Whether it is a disgruntled developer creating a back door or a hacker who has breached a system and is mounting a larger attack, carefully placed malicious code poses significant risk to the software you build and operate. Since most malicious code is planted by someone with intimate knowledge of the software system, the vulnerable system can appear to be completely normal, making it a challenge to identify these risks using traditional tooling. Malicious code detection (MCD) is a process carried out by a team of professionals with the goal of finding suspicious constructs in production binaries, configurations, and data. It also identifies malicious code that typical security tools can’t find, along with the insider threat actors. In addition to code planted from the inside, MCD can also evaluate open source and third- party dependencies for any intentionally malicious packages that have been pulled into codebases.

  • Fourth Consideration

Is your development and delivery infrastructure secure?

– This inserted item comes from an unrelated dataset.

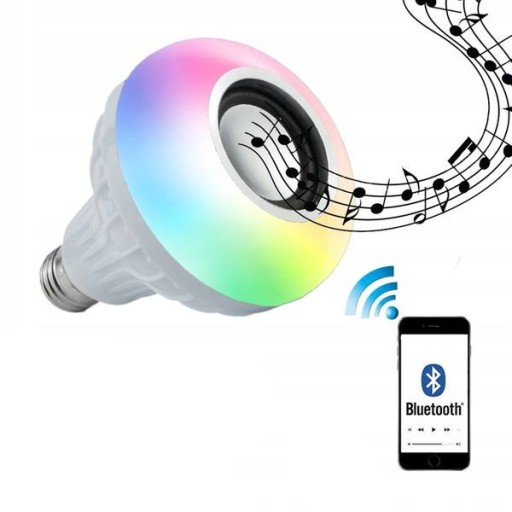 Żarówka RGB kolorowa z głośnikiem Bluetooth E27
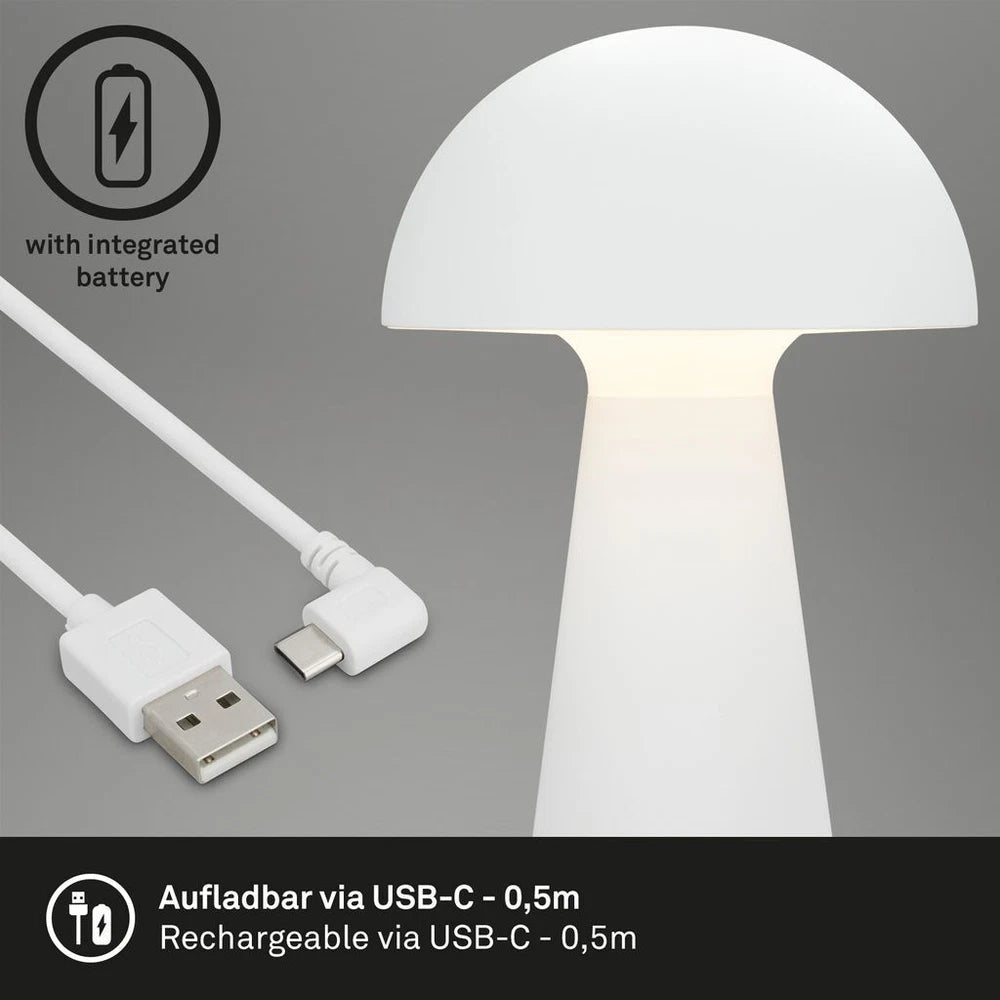 Cordless Rechargeable LED Table Lamp Mushroom Desk IP44 Battery Dimmable White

Containers make it easy to rapidly deploy, patch, and scale an application or microservice. They also ensure consistent performance across multiple different operating systems and hardware platforms. This makes containerization an ideal solution for a cloud-native approach—but it also introduces additional avenues for threats to enter the supply chain. The most common approach developers take when containerizing applications is to start with a base image, often open source, and build on top of it. Layers consisting of additional third-party and custom code are added on top of this base image, and then combined into a single file system, represented as a binary file, when the final image is being executed. Basic SCA tools will assume that files in a layer are added via a package manager such as YUM, which is what it will use to determine composition.

  • Fifth Consideration

Are the APIs and protocols your applications use to communicate with other systems secure?

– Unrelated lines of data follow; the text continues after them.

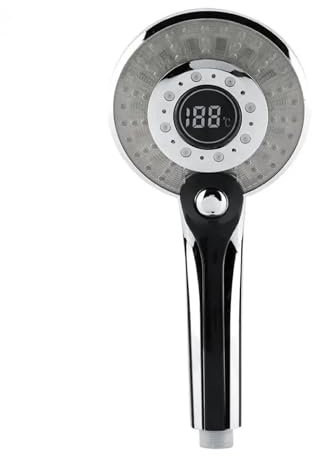 Pommeau de douche à LED, contrôle numérique de la température, pulvérisateur de douche, mode de pulvérisation 3 couleurs, filtre d'économie d'eau(Transparent)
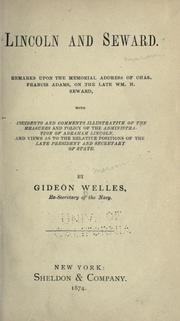 Cover of: Lincoln and Seward. by Gideon Welles, Gideon Welles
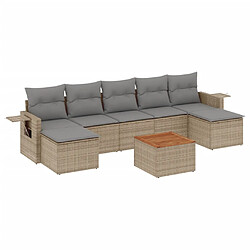 vidaXL Salon de jardin avec coussins 8pcs mélange beige résine tressée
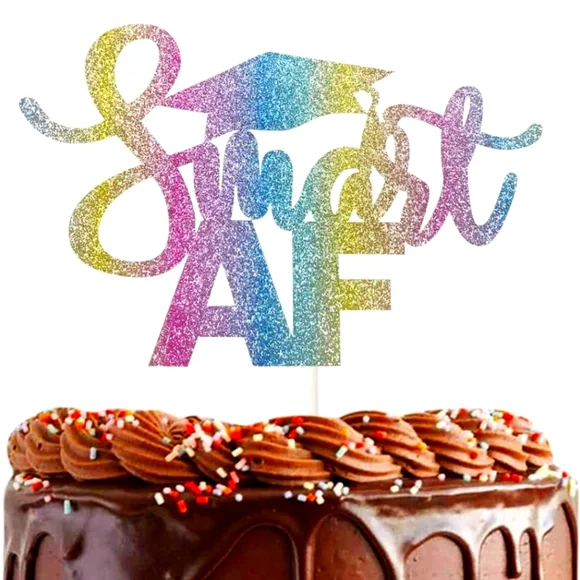 Smart AF Premium Cake Topper,Colorful Glitter Graduation Party Deco
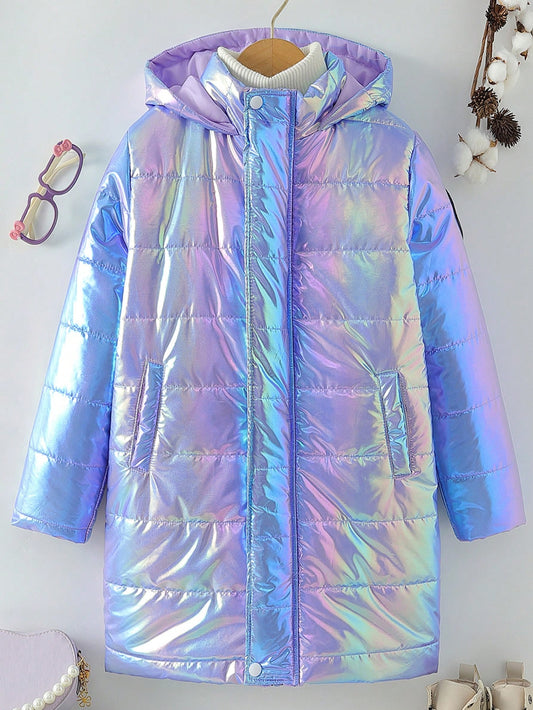 Tween Girl Holographic Hooded Puffer Coat Without Sweater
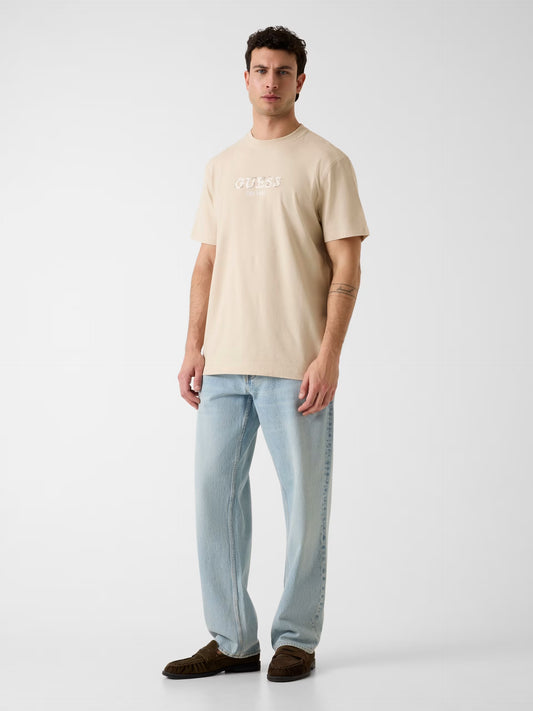 GUESS MAN CONTRAST STITCHING LOGO T SHIRT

APIs and protocols enable the quick transfer of data and services between applications and users. Despite the growing use of these methods, most organizations struggle to maintain an inventory of the APIs they operate. As a result, they have limited control over which applications and which users can access which service. Lack of visibility and control over APIs threatens the security of critical systems and sensitive user information. Given the opportunity, a hacker can leverage built-in flaws to carry out tasks such as crashing a critical system or perpetrating man-in-the- middle attacks—essentially eavesdropping with the end goal of stealing information like keys, passwords, login credentials, and account details that can be used to mount more significant attacks elsewhere within the supply chain. Protecting the supply chain from these types of attacks requires not only visibility into the APIs that an application is exposed to, but also the ability to prod for flaws and proactively patch security gaps. Modern testing solutions like IAST and fuzz testing can automatically test for known and unknown vulnerabilities, failures, and anomalies.

  • Sixth consideration

Is your software supply chain transparent to your customers and other stakeholders?

Aside from regulatory obligations, maintaining an SBOM is a best practice and the cornerstone of a successful supply chain security program. Without a complete, dynamic view of what’s in your applications, neither you, your vendors, nor your consumers can confidently determine what risk you’re exposed to. For an SBOM to be effective, it needs to be continuously populated with the dependencies buried in code, regardless of language, dependency type, or version. And it can’t stop at open source; custom and commercial code needs to be included and tracked as well. The only solution that can provide this type of visibility at scale is a comprehensive SCA tool.